→ **GIVEN RECORDS**:
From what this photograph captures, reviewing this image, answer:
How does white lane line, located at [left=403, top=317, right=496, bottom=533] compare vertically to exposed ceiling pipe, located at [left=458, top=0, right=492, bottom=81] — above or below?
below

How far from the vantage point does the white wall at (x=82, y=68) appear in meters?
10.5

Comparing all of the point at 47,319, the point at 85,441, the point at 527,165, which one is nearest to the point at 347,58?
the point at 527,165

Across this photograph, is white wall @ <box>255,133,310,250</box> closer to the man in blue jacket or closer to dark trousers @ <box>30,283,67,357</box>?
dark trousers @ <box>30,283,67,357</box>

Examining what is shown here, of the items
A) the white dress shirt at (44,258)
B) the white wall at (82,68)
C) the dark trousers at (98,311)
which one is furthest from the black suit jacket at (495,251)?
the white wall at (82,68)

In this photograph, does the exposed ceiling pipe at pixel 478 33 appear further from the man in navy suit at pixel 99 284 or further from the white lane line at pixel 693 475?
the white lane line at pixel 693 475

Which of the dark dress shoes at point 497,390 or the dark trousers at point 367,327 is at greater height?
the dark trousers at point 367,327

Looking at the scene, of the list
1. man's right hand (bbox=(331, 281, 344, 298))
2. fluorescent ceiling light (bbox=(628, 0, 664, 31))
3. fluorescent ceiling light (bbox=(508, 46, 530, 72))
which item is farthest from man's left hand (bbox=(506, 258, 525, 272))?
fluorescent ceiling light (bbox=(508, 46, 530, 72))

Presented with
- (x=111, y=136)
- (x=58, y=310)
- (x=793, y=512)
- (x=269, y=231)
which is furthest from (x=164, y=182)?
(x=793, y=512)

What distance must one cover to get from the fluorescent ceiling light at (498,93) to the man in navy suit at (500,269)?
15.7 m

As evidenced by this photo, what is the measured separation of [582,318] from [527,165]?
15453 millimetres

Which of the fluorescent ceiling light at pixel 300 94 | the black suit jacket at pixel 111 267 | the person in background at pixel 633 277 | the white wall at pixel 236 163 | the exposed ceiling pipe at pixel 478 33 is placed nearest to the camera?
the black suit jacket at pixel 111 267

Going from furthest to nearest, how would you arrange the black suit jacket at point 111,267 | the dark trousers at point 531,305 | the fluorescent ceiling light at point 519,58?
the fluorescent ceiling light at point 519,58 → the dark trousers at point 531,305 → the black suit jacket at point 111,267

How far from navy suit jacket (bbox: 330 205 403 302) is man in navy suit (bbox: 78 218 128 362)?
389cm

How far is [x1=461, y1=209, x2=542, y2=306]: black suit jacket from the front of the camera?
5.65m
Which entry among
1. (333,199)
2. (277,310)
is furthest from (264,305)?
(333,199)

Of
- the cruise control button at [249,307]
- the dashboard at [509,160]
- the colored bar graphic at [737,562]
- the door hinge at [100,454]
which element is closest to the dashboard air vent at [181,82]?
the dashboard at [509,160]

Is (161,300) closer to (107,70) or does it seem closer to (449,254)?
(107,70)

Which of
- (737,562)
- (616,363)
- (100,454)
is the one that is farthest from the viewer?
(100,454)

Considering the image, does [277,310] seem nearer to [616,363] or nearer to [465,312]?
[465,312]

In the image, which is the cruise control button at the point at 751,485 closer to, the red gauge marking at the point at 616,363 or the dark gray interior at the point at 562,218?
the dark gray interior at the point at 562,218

→ **WRITTEN INSTRUCTION**: From the line containing "How far from navy" to the last line of the material, please quote every line exactly and only those.

→ **SOLUTION TO THE EXERCISE**:
How far from navy suit jacket (bbox: 330 205 403 302) is man in navy suit (bbox: 78 218 128 362)?
389cm

How far is [x1=461, y1=209, x2=542, y2=306]: black suit jacket from the front of the camera?
5.65m
Which entry among
1. (333,199)
2. (277,310)
is furthest from (264,305)?
(333,199)

Of
- the cruise control button at [249,307]
- the dashboard at [509,160]
- the colored bar graphic at [737,562]
- the door hinge at [100,454]
which element is closest to the dashboard air vent at [181,82]?
the dashboard at [509,160]

Is (161,300) closer to (107,70) or does it seem closer to (449,254)?
(107,70)

Which of
- (737,562)
- (616,363)
- (100,454)
is the one that is farthest from the viewer?
(100,454)

Considering the image, does [277,310] seem nearer to [616,363] or nearer to [465,312]?
[465,312]

In the image, which is the cruise control button at the point at 751,485 closer to, the red gauge marking at the point at 616,363 or the dark gray interior at the point at 562,218?
the dark gray interior at the point at 562,218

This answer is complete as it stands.